(Extracted records)
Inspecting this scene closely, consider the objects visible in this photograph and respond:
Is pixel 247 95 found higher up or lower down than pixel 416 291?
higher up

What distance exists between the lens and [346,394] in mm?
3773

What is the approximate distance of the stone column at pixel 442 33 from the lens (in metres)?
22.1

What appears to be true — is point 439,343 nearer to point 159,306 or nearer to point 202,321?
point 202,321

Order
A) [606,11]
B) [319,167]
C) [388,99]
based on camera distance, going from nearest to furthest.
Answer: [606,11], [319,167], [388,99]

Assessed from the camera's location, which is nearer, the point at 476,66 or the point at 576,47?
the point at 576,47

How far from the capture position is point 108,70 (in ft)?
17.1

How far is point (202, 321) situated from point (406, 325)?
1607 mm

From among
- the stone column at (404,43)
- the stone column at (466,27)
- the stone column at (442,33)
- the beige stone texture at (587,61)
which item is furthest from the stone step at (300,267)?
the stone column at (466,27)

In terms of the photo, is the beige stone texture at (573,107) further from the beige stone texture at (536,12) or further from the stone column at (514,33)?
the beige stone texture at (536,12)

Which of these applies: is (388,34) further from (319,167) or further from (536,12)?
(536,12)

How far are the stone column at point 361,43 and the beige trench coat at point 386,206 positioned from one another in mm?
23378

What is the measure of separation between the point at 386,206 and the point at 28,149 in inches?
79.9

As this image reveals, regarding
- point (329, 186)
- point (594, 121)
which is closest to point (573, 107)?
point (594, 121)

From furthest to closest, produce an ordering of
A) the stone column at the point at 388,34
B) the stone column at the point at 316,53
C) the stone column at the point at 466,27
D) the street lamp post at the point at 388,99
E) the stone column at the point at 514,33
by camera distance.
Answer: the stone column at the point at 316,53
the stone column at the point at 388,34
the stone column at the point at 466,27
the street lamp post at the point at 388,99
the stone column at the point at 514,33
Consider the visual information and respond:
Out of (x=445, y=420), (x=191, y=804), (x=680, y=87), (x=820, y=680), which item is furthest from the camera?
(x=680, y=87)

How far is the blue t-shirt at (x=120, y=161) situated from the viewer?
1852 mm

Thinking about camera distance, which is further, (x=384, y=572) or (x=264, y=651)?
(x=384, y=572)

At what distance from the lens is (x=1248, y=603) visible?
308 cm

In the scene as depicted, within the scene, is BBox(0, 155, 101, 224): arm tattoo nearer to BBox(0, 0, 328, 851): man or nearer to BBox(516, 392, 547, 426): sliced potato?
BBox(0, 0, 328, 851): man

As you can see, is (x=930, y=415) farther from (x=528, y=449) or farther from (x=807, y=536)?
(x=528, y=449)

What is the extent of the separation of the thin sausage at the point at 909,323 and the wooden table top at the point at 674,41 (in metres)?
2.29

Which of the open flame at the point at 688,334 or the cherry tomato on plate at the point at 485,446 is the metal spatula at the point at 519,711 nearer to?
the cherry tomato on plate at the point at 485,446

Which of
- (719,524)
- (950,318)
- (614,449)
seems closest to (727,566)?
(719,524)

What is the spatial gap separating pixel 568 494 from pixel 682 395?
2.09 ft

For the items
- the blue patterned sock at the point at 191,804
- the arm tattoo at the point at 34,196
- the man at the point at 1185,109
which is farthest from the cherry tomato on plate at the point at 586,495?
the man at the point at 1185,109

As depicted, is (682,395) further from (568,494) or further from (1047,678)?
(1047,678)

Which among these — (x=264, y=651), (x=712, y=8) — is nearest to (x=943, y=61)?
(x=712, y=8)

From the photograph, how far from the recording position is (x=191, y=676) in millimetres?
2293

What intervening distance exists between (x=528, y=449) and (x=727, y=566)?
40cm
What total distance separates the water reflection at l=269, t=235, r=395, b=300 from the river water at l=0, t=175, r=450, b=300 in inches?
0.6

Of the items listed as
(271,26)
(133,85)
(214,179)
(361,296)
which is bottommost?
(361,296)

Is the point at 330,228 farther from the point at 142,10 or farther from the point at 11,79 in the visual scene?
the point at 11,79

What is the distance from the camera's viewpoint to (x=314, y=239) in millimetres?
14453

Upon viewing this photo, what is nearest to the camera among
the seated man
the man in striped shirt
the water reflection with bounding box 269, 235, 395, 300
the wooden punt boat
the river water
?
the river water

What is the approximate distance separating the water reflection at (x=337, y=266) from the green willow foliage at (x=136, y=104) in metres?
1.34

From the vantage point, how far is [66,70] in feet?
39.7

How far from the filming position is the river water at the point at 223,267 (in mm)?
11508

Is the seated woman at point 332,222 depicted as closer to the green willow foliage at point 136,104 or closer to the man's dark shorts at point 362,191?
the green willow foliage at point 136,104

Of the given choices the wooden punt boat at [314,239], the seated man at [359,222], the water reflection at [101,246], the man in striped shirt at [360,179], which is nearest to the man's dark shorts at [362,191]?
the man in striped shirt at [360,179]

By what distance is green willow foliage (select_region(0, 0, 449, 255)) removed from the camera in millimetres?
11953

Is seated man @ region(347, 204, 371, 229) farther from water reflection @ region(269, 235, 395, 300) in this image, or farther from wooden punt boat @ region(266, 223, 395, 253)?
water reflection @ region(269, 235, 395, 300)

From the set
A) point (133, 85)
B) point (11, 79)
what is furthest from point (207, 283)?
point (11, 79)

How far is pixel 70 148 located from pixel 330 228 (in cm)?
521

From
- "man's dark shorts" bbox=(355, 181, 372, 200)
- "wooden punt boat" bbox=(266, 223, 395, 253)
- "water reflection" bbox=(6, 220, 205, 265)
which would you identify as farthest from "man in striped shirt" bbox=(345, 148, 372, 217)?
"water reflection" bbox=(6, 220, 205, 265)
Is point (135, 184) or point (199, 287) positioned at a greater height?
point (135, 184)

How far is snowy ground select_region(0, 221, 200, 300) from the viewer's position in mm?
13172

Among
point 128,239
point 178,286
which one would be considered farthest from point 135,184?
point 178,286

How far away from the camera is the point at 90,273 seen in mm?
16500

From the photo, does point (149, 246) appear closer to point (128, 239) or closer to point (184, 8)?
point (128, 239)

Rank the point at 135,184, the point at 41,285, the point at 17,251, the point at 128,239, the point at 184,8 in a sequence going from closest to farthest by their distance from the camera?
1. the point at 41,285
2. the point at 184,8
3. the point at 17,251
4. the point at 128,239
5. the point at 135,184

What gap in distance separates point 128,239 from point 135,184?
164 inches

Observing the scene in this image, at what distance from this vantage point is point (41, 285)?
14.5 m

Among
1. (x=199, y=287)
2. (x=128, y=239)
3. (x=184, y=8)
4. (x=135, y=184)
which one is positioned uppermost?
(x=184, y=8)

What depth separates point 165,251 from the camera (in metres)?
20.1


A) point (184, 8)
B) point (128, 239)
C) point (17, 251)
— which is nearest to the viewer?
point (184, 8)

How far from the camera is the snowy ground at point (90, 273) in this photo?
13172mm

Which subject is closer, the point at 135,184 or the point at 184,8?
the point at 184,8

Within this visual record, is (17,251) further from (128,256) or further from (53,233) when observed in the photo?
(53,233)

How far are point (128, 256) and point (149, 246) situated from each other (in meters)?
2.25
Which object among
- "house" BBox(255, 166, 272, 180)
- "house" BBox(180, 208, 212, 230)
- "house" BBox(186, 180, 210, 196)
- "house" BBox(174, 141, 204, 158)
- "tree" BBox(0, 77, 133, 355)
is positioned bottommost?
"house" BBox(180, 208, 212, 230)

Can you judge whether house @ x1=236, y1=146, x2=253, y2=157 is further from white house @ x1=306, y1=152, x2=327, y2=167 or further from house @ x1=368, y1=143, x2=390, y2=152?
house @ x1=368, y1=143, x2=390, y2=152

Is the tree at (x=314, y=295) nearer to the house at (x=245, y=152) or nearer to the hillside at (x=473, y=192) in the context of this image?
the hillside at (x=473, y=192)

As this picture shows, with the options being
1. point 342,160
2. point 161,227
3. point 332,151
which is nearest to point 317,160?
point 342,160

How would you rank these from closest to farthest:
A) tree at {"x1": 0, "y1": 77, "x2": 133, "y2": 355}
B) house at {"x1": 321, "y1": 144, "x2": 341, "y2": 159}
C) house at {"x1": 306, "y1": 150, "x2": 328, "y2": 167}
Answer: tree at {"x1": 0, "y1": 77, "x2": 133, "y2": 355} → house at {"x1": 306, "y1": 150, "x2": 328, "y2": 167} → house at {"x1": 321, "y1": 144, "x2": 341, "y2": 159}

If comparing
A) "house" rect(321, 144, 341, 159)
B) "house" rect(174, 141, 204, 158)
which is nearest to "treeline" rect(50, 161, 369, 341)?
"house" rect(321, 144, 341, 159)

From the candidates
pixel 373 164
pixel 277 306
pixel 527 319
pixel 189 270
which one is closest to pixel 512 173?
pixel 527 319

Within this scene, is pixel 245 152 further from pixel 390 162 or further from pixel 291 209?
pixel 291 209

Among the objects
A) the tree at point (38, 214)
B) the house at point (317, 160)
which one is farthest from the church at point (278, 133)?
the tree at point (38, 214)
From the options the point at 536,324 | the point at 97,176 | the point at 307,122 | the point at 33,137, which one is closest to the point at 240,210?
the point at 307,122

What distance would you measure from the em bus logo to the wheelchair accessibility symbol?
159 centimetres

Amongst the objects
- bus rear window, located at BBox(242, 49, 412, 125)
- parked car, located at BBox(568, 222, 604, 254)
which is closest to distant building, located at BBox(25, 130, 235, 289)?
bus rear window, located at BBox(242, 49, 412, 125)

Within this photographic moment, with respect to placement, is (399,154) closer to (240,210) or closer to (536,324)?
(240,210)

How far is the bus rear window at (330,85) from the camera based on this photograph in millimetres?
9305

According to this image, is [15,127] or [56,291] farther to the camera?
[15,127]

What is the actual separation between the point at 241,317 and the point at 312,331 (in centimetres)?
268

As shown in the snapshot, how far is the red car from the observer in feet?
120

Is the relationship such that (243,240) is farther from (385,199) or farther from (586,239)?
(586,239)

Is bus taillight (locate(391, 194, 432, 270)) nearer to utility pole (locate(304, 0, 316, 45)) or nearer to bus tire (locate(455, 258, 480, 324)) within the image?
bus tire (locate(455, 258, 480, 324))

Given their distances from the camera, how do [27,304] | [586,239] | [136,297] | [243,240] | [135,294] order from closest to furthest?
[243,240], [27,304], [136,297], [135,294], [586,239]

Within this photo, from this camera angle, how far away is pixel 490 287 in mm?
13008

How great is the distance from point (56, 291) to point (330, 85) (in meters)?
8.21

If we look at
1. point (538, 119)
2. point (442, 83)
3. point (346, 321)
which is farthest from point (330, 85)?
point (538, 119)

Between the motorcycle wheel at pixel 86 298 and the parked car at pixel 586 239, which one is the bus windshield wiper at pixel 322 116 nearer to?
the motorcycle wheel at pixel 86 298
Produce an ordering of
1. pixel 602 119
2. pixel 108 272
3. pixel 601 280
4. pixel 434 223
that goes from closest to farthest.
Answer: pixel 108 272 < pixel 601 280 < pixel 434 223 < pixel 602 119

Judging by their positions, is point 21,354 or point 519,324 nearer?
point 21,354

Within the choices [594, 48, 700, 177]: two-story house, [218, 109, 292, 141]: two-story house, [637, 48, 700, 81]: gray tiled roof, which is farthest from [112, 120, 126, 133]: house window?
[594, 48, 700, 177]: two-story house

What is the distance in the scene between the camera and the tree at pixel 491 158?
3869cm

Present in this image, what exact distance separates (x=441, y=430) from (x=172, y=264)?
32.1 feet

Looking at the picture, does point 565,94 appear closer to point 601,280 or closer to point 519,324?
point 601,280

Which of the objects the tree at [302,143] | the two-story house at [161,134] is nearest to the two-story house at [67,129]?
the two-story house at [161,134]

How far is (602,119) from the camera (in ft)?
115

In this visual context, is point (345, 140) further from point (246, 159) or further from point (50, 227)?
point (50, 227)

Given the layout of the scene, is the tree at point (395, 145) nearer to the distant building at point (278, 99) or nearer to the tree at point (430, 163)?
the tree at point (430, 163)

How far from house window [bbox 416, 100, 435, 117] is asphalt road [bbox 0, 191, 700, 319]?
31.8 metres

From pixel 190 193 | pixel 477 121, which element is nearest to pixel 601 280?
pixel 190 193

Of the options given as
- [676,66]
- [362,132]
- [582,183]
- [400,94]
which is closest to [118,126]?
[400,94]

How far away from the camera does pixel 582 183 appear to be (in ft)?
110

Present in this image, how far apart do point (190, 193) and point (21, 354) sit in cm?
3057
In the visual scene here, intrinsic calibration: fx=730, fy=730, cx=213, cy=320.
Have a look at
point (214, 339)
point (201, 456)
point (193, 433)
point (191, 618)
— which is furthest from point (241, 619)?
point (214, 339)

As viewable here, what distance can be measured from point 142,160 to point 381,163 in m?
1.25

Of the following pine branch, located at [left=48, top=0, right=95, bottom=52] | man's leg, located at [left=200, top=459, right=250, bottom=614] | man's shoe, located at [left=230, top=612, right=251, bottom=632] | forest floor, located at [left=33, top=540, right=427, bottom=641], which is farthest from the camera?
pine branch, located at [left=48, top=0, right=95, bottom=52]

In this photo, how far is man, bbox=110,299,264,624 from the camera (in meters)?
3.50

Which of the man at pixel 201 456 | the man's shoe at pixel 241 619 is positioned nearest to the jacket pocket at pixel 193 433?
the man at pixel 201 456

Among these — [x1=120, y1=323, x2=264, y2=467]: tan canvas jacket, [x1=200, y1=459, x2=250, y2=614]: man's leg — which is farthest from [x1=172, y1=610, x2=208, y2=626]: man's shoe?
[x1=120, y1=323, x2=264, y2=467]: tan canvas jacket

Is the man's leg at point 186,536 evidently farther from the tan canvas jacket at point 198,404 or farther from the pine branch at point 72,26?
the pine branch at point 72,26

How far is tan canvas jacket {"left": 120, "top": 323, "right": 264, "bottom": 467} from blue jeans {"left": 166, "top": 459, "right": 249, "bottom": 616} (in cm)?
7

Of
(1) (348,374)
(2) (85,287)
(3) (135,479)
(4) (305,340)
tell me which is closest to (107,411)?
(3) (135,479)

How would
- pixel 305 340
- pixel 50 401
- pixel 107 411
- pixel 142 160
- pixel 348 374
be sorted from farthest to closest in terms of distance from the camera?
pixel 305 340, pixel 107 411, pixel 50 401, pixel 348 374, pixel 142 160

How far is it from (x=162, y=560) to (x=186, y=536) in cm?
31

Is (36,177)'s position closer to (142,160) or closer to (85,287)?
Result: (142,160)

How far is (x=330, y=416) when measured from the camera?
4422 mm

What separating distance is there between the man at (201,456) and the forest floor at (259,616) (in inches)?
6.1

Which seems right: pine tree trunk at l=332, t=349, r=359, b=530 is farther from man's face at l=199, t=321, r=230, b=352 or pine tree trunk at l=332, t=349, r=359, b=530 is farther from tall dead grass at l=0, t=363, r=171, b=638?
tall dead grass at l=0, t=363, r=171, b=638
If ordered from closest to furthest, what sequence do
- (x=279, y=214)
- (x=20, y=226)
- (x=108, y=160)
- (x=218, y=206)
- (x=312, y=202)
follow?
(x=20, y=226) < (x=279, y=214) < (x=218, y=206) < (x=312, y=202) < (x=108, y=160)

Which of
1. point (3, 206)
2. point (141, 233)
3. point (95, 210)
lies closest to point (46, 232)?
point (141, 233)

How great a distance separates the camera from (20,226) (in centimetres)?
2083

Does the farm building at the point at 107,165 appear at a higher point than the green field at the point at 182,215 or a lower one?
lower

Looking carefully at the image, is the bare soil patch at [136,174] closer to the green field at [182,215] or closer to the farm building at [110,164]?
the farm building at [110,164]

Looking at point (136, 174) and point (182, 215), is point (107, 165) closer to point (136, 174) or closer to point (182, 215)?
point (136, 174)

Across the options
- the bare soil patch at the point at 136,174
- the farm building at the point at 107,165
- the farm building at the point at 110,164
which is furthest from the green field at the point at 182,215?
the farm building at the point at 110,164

● **TASK DIRECTIONS**
Rewrite the data above, starting at the line that has "Across the options" and running through the end, with "green field" replaced by "grassy field" and nothing else changed.

● **TASK OUTPUT**
Across the options
- the bare soil patch at the point at 136,174
- the farm building at the point at 107,165
- the farm building at the point at 110,164
which is furthest from the grassy field at the point at 182,215?
the farm building at the point at 110,164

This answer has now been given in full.